Esercizio 1: Secondo l'articolo sul naufragio della Concordia al Giglio, quante persone si dovettero accogliere sull'isola quella notte?
Esercizio 2: Prosegui l'articolo sul naufragio della Concordia al Giglio partendo dopo l'ultima frase.

Testo fornito:
Noi, gente del Giglio non dimentichiamo i morti della Concordia

Parla don Lorenzo Pasquotti, parroco di San Lorenzo e Mamiliano al porto, proprio mentre proseguono, sotto gli occhi del mondo, le operazioni di raddrizzamento della nave. Ricorda le ore terribili del naufragio e la gara di solidarietà dei suoi concittadini.

«Sì, quanto avviene oggi è il coronamento di mesi di lavoro per quanti sono impegnati nel recupero della Costa Concordia, ma in fondo, per noi del Giglio, questo è un giorno come gli altri». Don Lorenzo Pasquotti, parroco di San Lorenzo e Mamiliano al porto, respinge l’idea di un’isola “ferma” a quel 13 gennaio del 2012, quando la nave da crociera fece naufragio. Certo, la vita è cambiata, ai turisti sono subentrati gli addetti alle operazioni di recupero, ma dopo la “gara di solidarietà” sperimentata quella notte gli abitanti si sono abituati a “convivere” con il relitto giorno dopo giorno. Mantenendo in cuor loro la speranza di tornare quanto prima «al Giglio come era il 12 gennaio». Le operazioni di “parbuckling”, ovvero di raddrizzamento della nave – che nei prossimi mesi potrà così andare in un cantiere navale per lo smantellamento – sono cominciate questa mattina con tre ore di ritardo ed è stato comunicato che dureranno più delle 12 ore inizialmente previste, ma al momento sembra stiano procedendo senza imprevisti.

La gente aprì le case. Mentre i cavi d’acciaio raddrizzano la nave, don Lorenzo torna con la memoria a quella notte. «Ci ha trovato impreparati: mai avremmo pensato di dover accogliere 4.200 persone in quella che per noi è una stagione ‘morta’», racconta al Sir. In breve tempo la gente dell’isola «ha dato fondo a quello che aveva negli armadi: maglie, maglioni e coperte», ma soprattutto «ha aperto la porta a degli sconosciuti, non pensando a cosa sarebbe potuto succedere alle proprie cose, ma cosa sarebbe successo alla gente di fronte a un rifiuto». Anche la chiesa ha aperto il portone, gonfaloni e paramenti “pesanti” sono stati utilizzati per coprirsi, benché sempre “con rispetto”. «Poi, il giorno dopo, i naufraghi sono partiti – continua il parroco – e in chiesa sono rimasti oggetti che conservo perché costituiscono la memoria di quanto avvenuto: pezzi di pane, segno di condivisione, e poi tanti salvagente, le corde…».

Voci di domande spaziali
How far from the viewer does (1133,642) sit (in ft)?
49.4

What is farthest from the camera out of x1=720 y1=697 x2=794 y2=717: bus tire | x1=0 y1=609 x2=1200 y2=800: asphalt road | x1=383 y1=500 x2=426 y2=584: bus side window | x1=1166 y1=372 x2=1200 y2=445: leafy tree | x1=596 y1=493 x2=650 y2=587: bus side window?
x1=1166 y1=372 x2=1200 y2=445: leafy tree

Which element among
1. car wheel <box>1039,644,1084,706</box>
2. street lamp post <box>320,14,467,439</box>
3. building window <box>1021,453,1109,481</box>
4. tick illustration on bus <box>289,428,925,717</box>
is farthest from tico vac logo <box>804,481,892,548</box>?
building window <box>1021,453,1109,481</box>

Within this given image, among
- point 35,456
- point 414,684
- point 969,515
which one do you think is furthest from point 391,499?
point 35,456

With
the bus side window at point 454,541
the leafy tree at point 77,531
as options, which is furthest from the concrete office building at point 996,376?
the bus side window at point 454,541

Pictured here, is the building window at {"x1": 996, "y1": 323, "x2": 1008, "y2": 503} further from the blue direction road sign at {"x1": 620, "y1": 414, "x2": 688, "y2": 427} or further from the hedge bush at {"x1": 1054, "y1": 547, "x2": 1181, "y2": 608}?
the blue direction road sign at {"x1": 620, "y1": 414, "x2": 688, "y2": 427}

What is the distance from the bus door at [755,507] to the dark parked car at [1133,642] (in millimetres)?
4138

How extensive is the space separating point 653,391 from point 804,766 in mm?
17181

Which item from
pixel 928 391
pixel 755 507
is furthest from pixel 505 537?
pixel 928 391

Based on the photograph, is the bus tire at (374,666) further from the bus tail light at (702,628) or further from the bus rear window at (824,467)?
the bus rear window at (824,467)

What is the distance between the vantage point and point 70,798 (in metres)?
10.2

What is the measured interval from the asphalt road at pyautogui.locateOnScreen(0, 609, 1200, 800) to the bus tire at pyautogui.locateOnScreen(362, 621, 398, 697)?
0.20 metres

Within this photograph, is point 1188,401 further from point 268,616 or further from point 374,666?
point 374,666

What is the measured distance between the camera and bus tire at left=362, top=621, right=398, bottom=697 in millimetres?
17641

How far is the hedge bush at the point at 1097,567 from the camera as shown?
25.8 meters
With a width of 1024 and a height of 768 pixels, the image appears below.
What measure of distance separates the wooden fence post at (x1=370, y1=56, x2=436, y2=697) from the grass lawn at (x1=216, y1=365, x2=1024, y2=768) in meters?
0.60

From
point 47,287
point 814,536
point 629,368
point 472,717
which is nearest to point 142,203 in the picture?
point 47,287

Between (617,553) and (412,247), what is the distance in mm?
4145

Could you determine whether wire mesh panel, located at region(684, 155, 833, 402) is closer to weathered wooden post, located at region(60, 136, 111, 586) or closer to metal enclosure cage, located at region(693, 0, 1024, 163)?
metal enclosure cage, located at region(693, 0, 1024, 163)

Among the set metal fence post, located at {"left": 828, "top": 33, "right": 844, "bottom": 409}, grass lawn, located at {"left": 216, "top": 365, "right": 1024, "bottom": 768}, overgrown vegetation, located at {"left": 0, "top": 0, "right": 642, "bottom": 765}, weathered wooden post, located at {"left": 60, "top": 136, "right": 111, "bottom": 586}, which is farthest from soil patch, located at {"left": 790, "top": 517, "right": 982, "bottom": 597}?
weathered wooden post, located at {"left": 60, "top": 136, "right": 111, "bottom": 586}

Risposta 1: 4.200 persone.

Risposta 2:
La vita continua, giorno dopo giorno. Sono venti mesi che l’isola del Giglio convive con il relitto della Concordia. «Abbiamo la nave sempre davanti agli occhi – spiega il sacerdote – mentre incontriamo persone di tutte le razze e tutte le lingue». Perciò la giornata di oggi non ha, per la gente del posto, quella “straordinarietà” che le danno i media. «Certo, è bene che la stampa ne parli e sappiamo che è inevitabile la ressa di giornalisti in questi giorni», ma la differenza, semmai, sta in quell’anziana che tutti i giorni va in chiesa portando in mano la candela e la corona del rosario e, oggi, al collo aveva il “pass”, perché non bastano i vigili del luogo – che conoscono tutti – a mantenere l’ordine pubblico. Anche il rischio che finiscano in mare sostanze tossiche è ormai una costante. «Sappiamo – prosegue don Lorenzo – che ci può esser pericolo, nella nave ci sono ancora solventi e altri liquidi nocivi, ma sappiamo pure che tutti fanno ogni giorno del loro meglio, così ci affidiamo al lavoro degli esperti e, per chi crede, alla preghiera, sperando che non capiti l’imprevisto».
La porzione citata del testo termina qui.